Miserable Monday saw the mercury climb to 38.4 degrees Celsius, two degrees above normal, making it the hottest day of the year.
This topped the mercury mark of 38.2 degrees Celsius on April 3.
As Met officials said the sweltering heat would continue for the next 24 hours, power department officials warned of regular loadshedding till June-end.
The city and its neighbourhood experienced power cuts ranging from 60 to 90 minutes on Monday evening as the peak-hour shortfall in the CESC-served areas rose to 80 MW.
“We can only expect some improvement in July, when the first 225 MW unit at the Purulia pump storage hydel project is commissioned,” admitted a power department official.
At the Alipore Met office, there was no respite in sight from the heat and sweat. “Over the past few days, there is wind in the lower atmosphere blowing in from the sea, leading to incursion of moisture. The scorching sun and the humidity have led to the discomfort,” said G.C. Debnath, director of weather section at Regional Meteorological Centre in Alipore.
The moisture in the atmosphere leads to the formation of medium and high clouds at night. Heat from the earth surface cannot escape because of the cloud cover. “This causes a rise in the night temperature,” explained an official.
The minimum temperature on muggy Monday was pegged at 28 degrees Celsius, three degrees above normal.
Regular power cuts are adding to the April anguish. A CESC official pointed at a 40 MW rise in demand over last summer.
“Many more shopping malls and housing estates have come up in and around the city. This has led to the increase in demand for electricity,” said Bijoy Chakraborty, CESC’s chief general manager (system operations).

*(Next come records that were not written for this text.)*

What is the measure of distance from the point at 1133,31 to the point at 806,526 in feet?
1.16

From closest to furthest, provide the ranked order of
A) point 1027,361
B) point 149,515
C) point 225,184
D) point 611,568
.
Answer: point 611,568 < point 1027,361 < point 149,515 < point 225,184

The CESC units are pumping in about 900 MW to the city grid. The private power utility has also made arrangements to import about 50 MW of electricity from Tripura and Andhra Pradesh during evening peak hours. But the demand-supply gap has not been bridged.
The evening power cuts are pushing up the sale of inverters — once a fixture in many city households — this month. “The peak season has not yet started but the sale of inverters has definitely gone up compared to last summer,” said Debashish Mazumdar of Radio Spares on Madan Street.
Branded machines, along with Exide batteries, cost around Rs 13,000. “Inverters are preferred over generators because they are non-polluting and noiseless,” explained a shop-owner, adding that sales were highest among households with children struggling to study after dark.
“The lights go off every evening from 7 pm to 8.30 pm, a dreadful reminder of the dark days of Calcutta two decades ago,” said Oisika Gupta, a 38-year-old resident of a highrise off the Bypass. “Power and water supply, 24x7, was a prime attraction for us to return to Calcutta (from Delhi) last year. Now, we are suffering the humidity and the power cuts,” she grumbled.